En effet, l’article 82, contrairement à l’article 83 du RGPD, a une « fonction réparatrice » et non une « fonction punitive ». La réparation doit donc être intégrale et proportionnée au préjudice subi et n’a donc pas pour dessein d’être dissuasive, contrairement aux amendes administratives prononcées par les autorités de contrôle.

Par ailleurs, si tout dommage résulte nécessairement d’une violation des dispositions du RGPD, l’inverse n’est pas vrai. Aussi, il serait malvenu d’octroyer des dommages-intérêts pour des préjudices potentiels, hypothétiques, voire même inexistants.

Concernant la deuxième question, nous considérons que les préjudices mineurs de faible intensité et caractérisés par une simple gêne, nuisance ou incommodité devraient être exclus de la possibilité de réparation offerte par l’article 82 du RGPD.
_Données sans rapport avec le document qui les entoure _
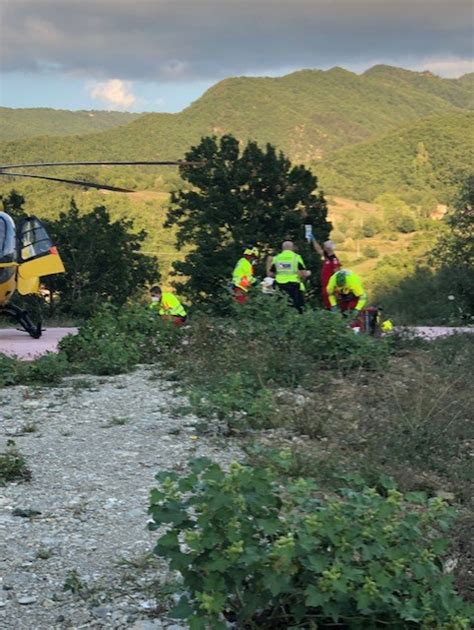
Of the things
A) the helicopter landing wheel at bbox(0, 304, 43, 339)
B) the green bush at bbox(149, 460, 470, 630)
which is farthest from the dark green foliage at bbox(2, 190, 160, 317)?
the green bush at bbox(149, 460, 470, 630)

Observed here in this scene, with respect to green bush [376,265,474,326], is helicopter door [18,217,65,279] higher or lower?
higher

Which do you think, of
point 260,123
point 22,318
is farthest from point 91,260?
point 260,123

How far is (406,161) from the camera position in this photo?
109 metres

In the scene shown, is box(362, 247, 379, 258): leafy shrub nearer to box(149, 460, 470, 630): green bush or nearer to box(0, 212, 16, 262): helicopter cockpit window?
box(0, 212, 16, 262): helicopter cockpit window

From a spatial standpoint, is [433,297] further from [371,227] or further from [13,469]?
[371,227]

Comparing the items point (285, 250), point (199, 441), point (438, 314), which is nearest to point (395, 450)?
point (199, 441)

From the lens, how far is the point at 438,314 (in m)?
24.0

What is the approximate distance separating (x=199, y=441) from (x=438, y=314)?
64.9 ft

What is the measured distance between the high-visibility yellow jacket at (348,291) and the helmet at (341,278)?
0.13 ft

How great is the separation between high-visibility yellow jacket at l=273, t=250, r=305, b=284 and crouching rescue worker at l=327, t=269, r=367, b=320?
1105mm

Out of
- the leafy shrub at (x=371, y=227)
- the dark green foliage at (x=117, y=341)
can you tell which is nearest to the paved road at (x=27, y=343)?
the dark green foliage at (x=117, y=341)

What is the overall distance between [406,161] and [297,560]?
111616 millimetres

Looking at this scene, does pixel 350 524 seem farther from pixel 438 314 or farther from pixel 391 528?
pixel 438 314

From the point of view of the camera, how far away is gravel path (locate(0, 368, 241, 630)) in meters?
3.07
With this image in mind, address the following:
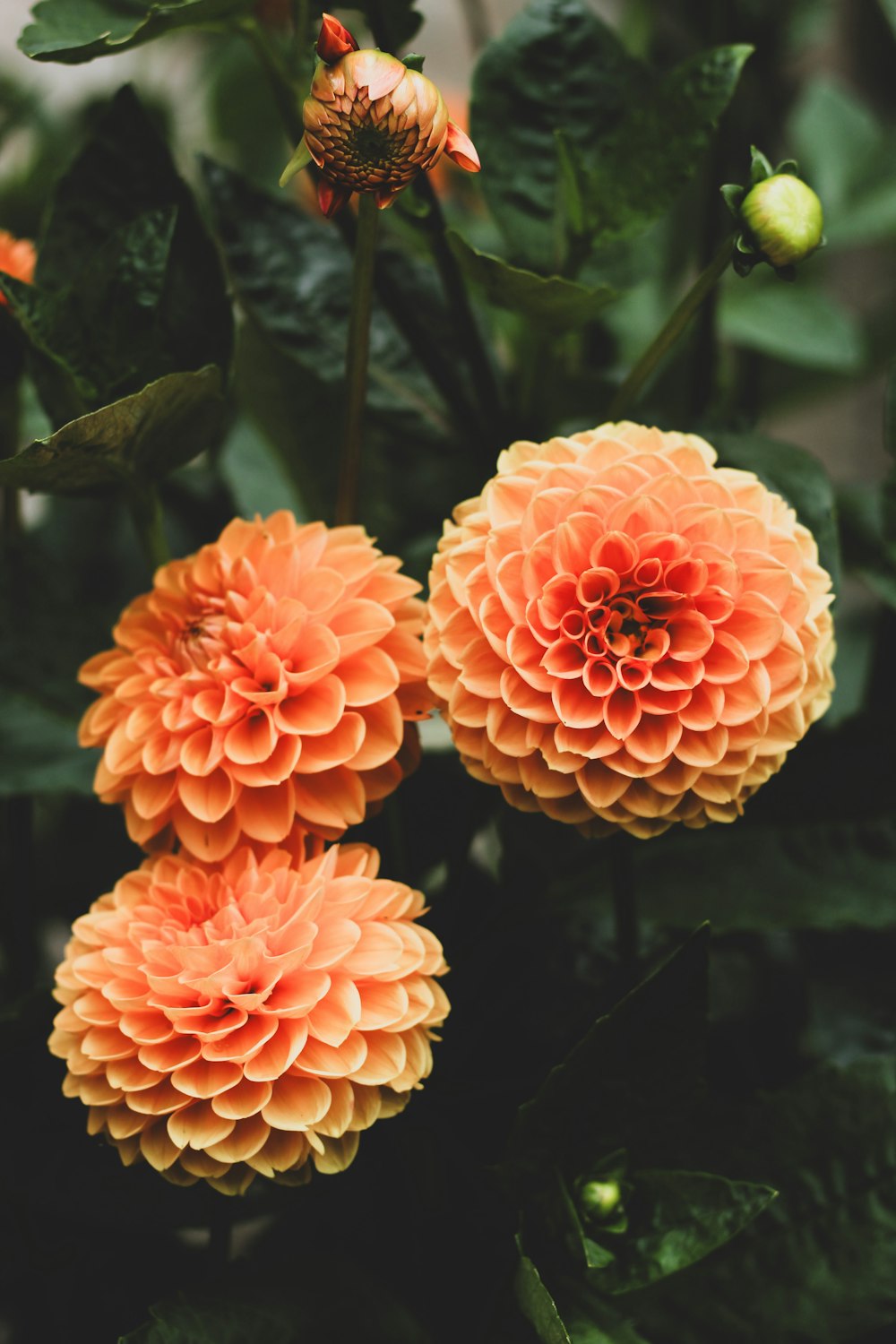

En effet, au nom du principe « de minimis praetor non curat » nous estimons que seuls les dommages d’une certaine gravité ayant entraîné un désavantage non négligeable et établi de manière objective devraient être indemnisables sur le fondement de l’article 82 du RGPD. A contrario, le risque serait une explosion des contentieux relatifs à l’indemnisation des préjudices mineurs et une crainte, de la part des responsables de traitement, de voir leur responsabilité engagée pour une simple erreur ou négligence. Accepter d’indemniser les préjudices dits mineurs reviendrait aurait également pour conséquence d’entraver de manière durable et pérenne la libre circulation des données à caractère personnel au sein du marché intérieur.

Le délai moyen de réponse à une question préjudicielle par la Cour de justice est aujourd’hui de 15,8 mois.

Affaire à suivre …

Nikola Kadić Juriste, Allemagne

[1Renvoi préjudiciel de la Cour suprême autrichienne, 15.04.2021, 6Ob35/21x (allemand).